Vladimir Kosarev

Personal information
- Full name: Vladimir Vladilenovich Kosarev
- Date of birth: 4 April 1959 (age 67)
- Place of birth: Russia
- Height: 1.85 m (6 ft 1 in)
- Positions: Midfielder; striker;

Senior career*
- Years: Team / Apps / (Gls)
- 1976–1980: Luch / 25+ / (4+)
- 1981: Amur / 31 / (1)
- 1982: Spartak (Moscow) / 0 / (0)
- 1982: → Spartak (Kostroma) (loan) / 27 / (1)
- 1983–1987: Shinnik / 173 / (6)
- 1988–1990: Luch / 74 / (13)
- 1990–1992: Omonia Aradippou

= Vladimir Kosarev =

Russian footballer

Vladimir Vladilenovich Kosarev (Влади́мир Владиле́нович Ко́сарев; born 4 April 1959) is a Russian former footballer who played as a midfielder or striker.

==Career==

Kosarev started his career with Soviet third-tier side Luch. Before the 1982 season, he signed for Spartak (Moscow) in the Soviet top flight.
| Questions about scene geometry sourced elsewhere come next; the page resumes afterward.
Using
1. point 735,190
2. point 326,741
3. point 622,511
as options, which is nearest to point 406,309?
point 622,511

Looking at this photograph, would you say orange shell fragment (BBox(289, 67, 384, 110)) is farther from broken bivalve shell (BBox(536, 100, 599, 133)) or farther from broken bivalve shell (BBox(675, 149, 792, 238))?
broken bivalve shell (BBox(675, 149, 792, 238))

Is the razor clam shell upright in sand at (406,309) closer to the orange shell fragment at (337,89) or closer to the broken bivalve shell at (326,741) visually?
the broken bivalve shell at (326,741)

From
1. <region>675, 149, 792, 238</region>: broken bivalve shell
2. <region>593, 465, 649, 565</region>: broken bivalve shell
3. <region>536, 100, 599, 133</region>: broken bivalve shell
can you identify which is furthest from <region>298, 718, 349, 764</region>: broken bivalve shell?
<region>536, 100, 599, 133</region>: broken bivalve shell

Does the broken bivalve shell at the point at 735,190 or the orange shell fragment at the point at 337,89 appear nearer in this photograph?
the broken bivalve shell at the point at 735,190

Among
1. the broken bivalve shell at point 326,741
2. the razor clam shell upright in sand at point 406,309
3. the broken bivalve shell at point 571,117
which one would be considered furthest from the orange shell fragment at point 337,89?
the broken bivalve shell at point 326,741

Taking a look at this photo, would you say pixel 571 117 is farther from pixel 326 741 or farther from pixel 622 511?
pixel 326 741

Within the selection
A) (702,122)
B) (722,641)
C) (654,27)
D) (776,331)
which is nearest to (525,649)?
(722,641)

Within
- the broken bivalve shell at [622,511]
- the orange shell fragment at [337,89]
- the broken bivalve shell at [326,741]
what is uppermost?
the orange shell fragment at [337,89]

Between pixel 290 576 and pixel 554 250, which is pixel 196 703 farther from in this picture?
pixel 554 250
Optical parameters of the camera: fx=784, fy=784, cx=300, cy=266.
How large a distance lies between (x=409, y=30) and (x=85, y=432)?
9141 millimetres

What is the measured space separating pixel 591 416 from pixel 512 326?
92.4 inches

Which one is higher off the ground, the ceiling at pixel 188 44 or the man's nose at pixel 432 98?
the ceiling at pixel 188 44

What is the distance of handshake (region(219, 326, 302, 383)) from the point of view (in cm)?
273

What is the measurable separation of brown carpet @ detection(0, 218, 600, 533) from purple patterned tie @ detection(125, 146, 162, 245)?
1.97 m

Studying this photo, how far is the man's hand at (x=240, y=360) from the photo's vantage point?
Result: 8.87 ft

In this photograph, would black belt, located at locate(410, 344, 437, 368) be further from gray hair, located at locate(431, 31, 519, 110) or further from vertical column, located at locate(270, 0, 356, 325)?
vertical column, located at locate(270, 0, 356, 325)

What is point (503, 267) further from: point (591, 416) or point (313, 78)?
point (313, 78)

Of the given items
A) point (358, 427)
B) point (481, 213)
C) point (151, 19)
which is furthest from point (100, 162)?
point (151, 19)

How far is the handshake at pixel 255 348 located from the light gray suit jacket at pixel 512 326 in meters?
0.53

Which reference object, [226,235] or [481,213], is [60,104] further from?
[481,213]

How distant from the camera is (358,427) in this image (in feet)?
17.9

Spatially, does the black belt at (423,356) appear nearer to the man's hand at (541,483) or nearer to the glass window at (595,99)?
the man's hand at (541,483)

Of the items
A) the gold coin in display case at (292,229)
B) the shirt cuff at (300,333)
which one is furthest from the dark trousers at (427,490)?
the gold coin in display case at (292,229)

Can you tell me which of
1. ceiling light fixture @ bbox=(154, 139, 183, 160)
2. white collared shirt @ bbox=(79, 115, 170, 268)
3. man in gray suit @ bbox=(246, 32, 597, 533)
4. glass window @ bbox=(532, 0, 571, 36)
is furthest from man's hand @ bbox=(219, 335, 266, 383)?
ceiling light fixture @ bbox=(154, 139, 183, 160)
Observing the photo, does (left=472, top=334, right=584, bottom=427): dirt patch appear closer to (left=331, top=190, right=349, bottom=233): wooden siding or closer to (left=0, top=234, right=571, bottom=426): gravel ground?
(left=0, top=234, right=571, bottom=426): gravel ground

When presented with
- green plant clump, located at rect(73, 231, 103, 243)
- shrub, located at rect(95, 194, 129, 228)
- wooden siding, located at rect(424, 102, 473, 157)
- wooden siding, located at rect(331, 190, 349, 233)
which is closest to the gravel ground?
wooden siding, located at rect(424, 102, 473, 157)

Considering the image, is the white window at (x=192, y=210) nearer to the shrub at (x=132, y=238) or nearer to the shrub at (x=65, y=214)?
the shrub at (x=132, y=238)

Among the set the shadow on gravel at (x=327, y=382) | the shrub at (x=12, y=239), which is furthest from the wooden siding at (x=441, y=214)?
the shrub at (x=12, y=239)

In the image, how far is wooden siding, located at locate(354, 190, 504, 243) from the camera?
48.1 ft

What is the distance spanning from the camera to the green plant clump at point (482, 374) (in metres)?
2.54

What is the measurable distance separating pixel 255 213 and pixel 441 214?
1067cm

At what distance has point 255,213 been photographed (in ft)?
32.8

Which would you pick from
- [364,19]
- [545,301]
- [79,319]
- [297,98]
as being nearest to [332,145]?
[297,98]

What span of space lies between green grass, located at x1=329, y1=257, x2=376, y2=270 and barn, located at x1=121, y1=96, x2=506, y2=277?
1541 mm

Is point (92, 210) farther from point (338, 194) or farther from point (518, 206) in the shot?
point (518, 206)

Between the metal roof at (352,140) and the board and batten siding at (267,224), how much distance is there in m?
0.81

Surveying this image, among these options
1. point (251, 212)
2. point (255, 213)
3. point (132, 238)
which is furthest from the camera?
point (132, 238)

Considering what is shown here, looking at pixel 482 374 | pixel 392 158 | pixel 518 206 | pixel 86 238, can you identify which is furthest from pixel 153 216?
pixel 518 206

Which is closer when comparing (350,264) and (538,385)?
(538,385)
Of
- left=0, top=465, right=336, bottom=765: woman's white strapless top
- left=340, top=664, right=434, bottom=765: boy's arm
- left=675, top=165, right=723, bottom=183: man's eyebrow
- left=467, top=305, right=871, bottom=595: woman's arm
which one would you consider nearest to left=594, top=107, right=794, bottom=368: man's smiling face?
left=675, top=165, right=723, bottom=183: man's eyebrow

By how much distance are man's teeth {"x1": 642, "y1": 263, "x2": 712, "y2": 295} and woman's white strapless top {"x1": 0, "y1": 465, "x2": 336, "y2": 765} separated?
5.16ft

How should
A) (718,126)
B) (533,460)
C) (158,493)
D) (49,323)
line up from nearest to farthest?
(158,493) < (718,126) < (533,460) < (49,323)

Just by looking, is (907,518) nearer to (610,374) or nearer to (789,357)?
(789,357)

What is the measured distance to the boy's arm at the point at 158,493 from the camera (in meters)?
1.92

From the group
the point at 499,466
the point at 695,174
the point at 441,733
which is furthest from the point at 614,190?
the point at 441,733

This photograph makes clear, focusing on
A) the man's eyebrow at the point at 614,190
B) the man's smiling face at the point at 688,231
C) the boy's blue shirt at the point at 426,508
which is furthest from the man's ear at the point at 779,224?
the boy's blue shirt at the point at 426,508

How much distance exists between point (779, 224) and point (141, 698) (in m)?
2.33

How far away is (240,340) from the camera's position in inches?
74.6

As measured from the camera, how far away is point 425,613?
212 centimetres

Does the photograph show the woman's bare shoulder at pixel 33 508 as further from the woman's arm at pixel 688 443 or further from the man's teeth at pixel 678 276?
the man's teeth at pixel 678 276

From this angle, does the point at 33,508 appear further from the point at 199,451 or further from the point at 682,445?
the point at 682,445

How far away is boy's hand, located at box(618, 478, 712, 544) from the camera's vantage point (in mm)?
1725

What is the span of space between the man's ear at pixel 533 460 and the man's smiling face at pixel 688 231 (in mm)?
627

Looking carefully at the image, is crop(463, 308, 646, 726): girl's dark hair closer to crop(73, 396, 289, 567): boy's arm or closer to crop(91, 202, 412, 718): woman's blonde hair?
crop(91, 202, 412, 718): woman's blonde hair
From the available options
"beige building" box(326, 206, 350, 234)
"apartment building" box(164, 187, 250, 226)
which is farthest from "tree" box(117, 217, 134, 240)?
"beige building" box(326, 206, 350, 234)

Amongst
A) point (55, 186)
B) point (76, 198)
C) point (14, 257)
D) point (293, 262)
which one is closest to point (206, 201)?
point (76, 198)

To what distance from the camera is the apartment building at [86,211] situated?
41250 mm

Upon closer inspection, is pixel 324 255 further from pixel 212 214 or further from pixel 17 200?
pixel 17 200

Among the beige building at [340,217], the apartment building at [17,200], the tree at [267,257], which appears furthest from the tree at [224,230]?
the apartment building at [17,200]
In 1982, Kosarev was sent on loan to Soviet second-tier club Spartak (Kostroma). Before the 1988 season, he returned to Luch in the Soviet third tier, where he suffered relegation to the Soviet fourth tier.

In 1990, Kosarev signed for Cypriot top flight team Omonia Aradippou, becoming the first Russian player to play in the country.